STORY HIGHLIGHTS

  • GFDRR and the World Bank are engaging Tanzanian students in a large community-driven initiative for identifying flood risks.
  • The data students collect will be critical to improving drainage, health care, and social service delivery.
  • This initiative is guiding the development of a bachelor’s degree curriculum on sustainable planning for resilience.

"Our house was flooded up to the roof and we did not have shelter for three days," says Saada Ally Salum, of the deadly floods that affected the Jangwani area of Dar es Salaam in 2011. "Over these days it was difficult for me to go to school and my exercise books were taken by the water.”

Saada Ally Salum is one of the nearly 5 million inhabitants of Dar es Salaam, many of whom face the likelihood of flooding during Tanzania’s two rainy seasons (in March/April and November). As her story shows, the consequences of flooding are disastrous for them, putting their homes, jobs, and lives at risk of loss or destruction.
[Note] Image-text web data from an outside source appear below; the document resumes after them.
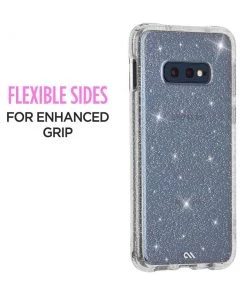 Case-Mate More Samsung Devices Sheer Crystal - Galaxy S10e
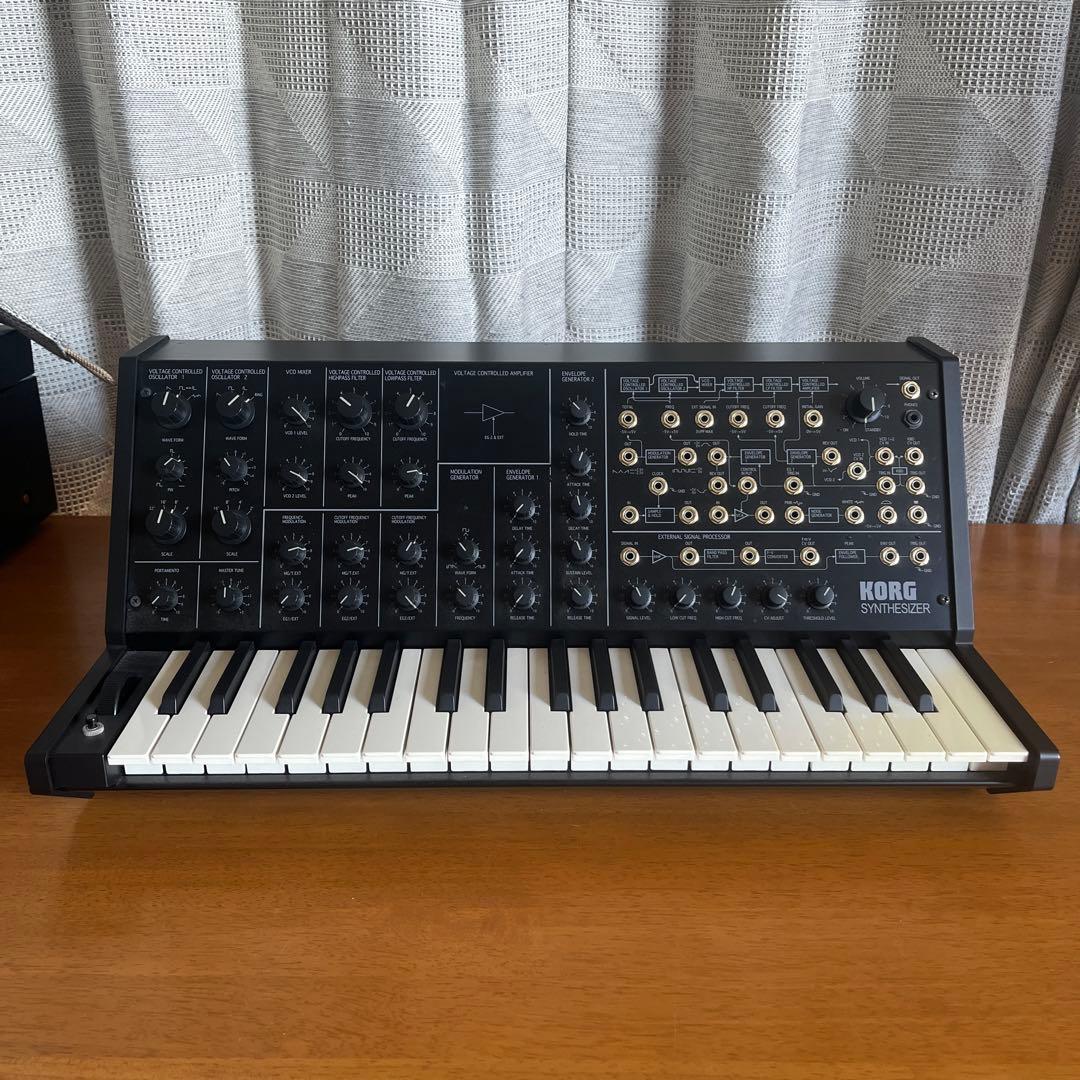 【セール！】 korg ms-20 mini セミモジュラーシンセサイザー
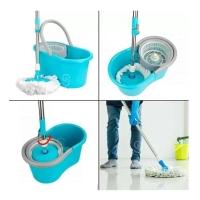 Mop Giratorio 360graus C-balde 6l Esfregão - 123util - 2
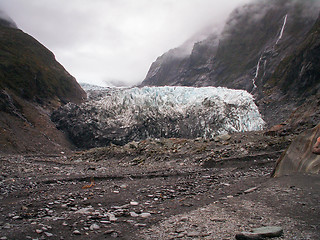Image showing Franz Josef Glacier Approach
Situated upon a flood plain, and ever-expanding under the combined pressure of climate change and rapid urbanization, the risk of flooding in Dar es Salaam is only increasing.

This is what motivated Salum to participate in the second phase of Dar es Salaam’s innovative Ramani Huria (Swahili for Open Map) project—a city-wide, community-driven mapping initiative aimed at surveying the existing drainage systems to better advise the city on flood mitigation.

Chris Morgan/World Bank

Community leader Roya Makolo in Manzese. (Chris Morgan/World Bank)

Under a Memorandum of Understanding between GFDRR, the World Bank, the UK's aid-funded Urban Resilience Programme, and Tanzania’s Ardhi University (ardhi means land in Swahili), Ramani Huria 2.0 is training about 300 Urban Planning and Geomatics students to capture community knowledge and help document the rapidly changing city of Dar es Salaam more accurately.

The mapping itself is straightforward.

“We are starting from the starting point and identifying where the water is flowing,” Salum explains. “We identify point features, like this is a starting point of the drain, or this is a place where water enters to the ocean or lake. After that, we are defining whether it is a drain or a ditch or a culvert.”

But the students go further than this to collect critical data directly from community members in an effort to precisely identify the extent of flooding within each city ward.

“To collect this information, we are using a form found on smartphones (Open Data Kit)”, demonstrates Ardhi student, Asha Mohammed Mustafa. “This form gives you all the information, all the questions that you need to fill in."

"The main issue is to know how many houses are being affected by flooding and how the depth [of floodwater] has increased since it started affecting the people," she adds. "The goal is this will enable a better understanding of the areas most affected—so we should be aware of it.”

While the students surveyed one particularly flood-prone ward of the city, community leader, Roya Marian Makolo, explains how his community copes.

Chris Morgan/World Bank

Student mappers measure height of drainage channel. (Chris Morgan/World Bank)

“During the rainy seasons, it can flood up to the level of your waist," he says. "The family living here usually moves to my place during extreme flooding, their beds, kitchen pots all swamped. Children like [the ones] you see are so vulnerable," he adds. "So we have to take them in for at least three or four hours, and when the water level goes down, they go back to their houses."

Elizabeth Mrema, Assistant Director for Surveys and Mapping at Tanzania’s Ministry of Lands, Housing and Human Settlement Development emphasizes the critical role mapping plays.

“Maps are part of history, maps are planning,” she insists. “Without maps, you cannot know where a problem is, how big a problem is, or—when the problem comes, what will be affected.”

Leading into the next rainy season, under the guidance of consultants from the Humanitarian OpenStreetMap Team and ten other Tanzanian students from the project’s pilot who have now become trainers, Salum, Mustafa, and their fellow Ardhi students are mapping an area covering a total of 35 wards, home to the majority of Dar es Salaam’s population.

Beyond drainage networks, the students are mapping health care services, toilets, water sources and various other elements of urban infrastructure to provide more information that can guide the Tanzanian government—from the local to national levels—in their efforts to improve flood resilience and service delivery across the city.

Ramani Huria data will further be used to inform other initiatives by the Bank’s urban resilience umbrella team in Tanzania—its vast portfolio includes participatory climate risk plans and emergency planning for disaster response.

The MoU will not end with this particular project, but includes plans for a bachelor’s degree curriculum on sustainable planning for resilience to be developed jointly between the World Bank and Ardhi University.

Bella Bird, Country Director for Tanzania, Burundi, Malawi, and Somalia notes: “This is a commitment the World Bank is making to improve Tanzania’s skill base, as the most critical area of investment for an industrializing economy.”

By making this commitment, Ramani Huria will not simply prepare communities for disaster risk, but will transfer skills, knowledge, and tools to more students like Salum and Mustafa, who will be better equipped to support sustainable urbanization moving forward as a result.

As Mrs Mrema puts it, “this all begins with a good map.”